### Data section

======

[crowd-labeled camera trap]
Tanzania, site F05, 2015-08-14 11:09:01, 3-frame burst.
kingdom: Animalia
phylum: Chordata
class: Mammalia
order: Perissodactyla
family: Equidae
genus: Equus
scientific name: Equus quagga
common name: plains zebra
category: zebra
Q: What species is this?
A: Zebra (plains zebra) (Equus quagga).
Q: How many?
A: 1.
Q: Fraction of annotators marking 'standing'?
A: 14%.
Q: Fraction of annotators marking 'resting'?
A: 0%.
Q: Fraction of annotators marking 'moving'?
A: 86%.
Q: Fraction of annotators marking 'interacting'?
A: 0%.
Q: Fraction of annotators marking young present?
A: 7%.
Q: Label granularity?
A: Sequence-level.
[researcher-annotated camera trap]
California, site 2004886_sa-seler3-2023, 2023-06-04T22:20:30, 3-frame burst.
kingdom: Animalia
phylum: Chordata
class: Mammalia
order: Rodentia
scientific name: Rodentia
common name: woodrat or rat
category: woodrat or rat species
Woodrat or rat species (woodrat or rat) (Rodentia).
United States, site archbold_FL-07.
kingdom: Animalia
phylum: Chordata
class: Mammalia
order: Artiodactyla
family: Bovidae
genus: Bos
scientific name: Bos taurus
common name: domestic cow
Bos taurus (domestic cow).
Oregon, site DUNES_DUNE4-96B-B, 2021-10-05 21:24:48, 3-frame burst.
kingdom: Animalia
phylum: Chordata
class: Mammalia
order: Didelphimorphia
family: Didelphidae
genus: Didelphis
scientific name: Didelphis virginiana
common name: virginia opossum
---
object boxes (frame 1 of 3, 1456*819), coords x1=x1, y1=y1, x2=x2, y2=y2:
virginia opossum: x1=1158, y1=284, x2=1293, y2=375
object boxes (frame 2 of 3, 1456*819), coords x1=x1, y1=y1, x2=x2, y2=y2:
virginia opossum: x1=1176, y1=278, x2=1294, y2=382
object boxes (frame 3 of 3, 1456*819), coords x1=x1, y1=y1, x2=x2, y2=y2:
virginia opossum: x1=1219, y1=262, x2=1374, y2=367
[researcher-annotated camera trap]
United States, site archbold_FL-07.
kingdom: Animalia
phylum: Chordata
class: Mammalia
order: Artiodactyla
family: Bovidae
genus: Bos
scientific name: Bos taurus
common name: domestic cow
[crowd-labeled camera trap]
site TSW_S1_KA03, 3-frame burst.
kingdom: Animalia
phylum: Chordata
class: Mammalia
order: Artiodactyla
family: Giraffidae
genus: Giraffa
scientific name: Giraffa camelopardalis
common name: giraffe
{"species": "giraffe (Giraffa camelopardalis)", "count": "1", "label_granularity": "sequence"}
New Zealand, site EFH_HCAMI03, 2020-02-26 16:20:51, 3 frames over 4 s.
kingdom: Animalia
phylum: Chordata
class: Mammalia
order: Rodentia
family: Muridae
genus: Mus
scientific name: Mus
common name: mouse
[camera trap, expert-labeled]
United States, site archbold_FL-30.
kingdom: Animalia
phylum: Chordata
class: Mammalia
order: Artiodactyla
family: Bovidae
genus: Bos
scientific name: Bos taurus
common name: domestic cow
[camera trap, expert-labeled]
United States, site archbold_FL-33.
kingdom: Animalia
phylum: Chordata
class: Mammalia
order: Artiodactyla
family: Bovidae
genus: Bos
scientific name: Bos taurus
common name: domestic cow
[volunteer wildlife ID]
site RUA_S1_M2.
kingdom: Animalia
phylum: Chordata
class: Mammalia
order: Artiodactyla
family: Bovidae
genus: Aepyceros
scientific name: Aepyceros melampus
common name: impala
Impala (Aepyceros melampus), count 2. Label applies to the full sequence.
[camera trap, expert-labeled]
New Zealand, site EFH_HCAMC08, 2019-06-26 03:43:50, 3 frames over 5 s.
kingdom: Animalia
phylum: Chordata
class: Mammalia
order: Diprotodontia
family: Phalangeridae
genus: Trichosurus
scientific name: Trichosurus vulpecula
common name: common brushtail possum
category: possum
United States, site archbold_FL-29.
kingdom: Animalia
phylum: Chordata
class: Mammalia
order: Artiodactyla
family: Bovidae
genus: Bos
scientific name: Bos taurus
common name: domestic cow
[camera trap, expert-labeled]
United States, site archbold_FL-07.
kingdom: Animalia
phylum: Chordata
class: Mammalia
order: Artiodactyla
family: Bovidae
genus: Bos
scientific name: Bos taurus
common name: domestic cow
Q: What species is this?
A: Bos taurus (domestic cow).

======

### Assigned task
Count lines above with the word "annotators". Give the number only.

### Response to this task
5